Stakeholders can influence the organisations because all stakeholders can justifiably expect that the company will attempt to satisfy their particular demands. Besides, stakeholders provide the enterprise with capital and in exchange expect an appropriate return on their investment. Employees provide labor and skills and in exchange expect commensurate income and job satisfaction. Customers want value for money and suppliers seek dependable buyers. Governments insist on adherence to legislative regulations. Unions demand benefits for their members in proportion to their contribution to the company while rivals seek fair competition. Local communities want companies that are responsible citizens and general public seeks some assurance that the quality of life will be improved as a result of the company’s existence. So, with this all demand, we can say that stakeholder have a great influence on organisations.

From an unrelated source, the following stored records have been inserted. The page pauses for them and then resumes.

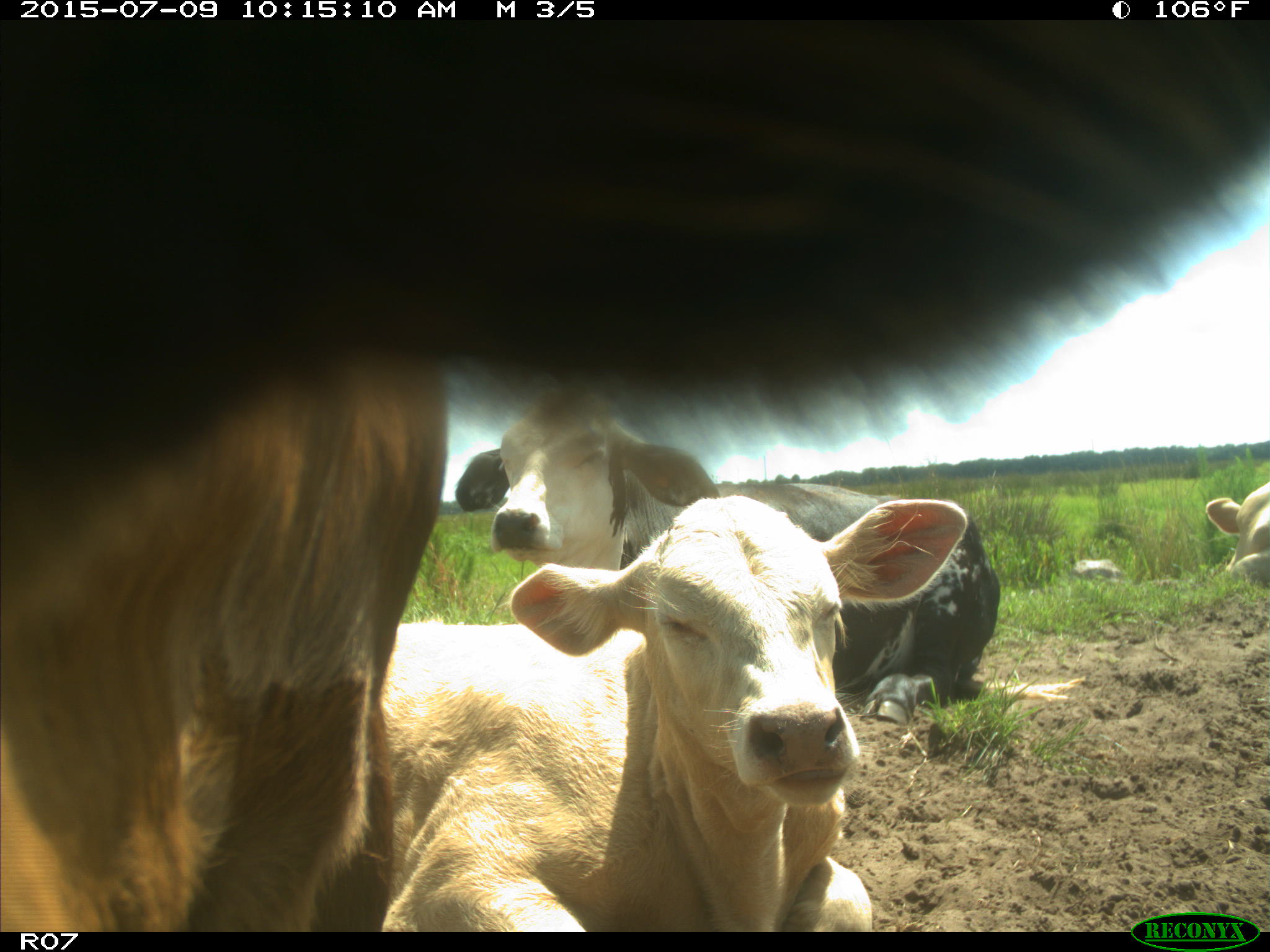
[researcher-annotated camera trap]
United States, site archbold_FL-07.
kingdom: Animalia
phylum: Chordata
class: Mammalia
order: Artiodactyla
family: Bovidae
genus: Bos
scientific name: Bos taurus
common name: domestic cow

Stakeholders do always have the same amount of influence over an organisation and the organisation has to take into account when formulating its strategies. It is because stakeholders have a great influence in the organisation. They can simply just withdraw their support from the organisation. Stockholders may sells their shares, employees leave their job and customers but elsewhere. Besides that, suppliers are likely to seek more dependable buyers, whereas governments can prosecute the company.
Meanwhile, unions may engage in disruptive labor disputes and rivals may respond to unfair competition by anticompetitive moves of their own or by filing antitrust suits while communities may oppose the company’s attempt to locate its facilities in their area, and the general public ma form pressure group demanding action against companies that impair the quality of life. Any of these reactions can have a disastrous impact on the organisations. So, that is why I think that stockholders do always have the same amount of influence over an organisation.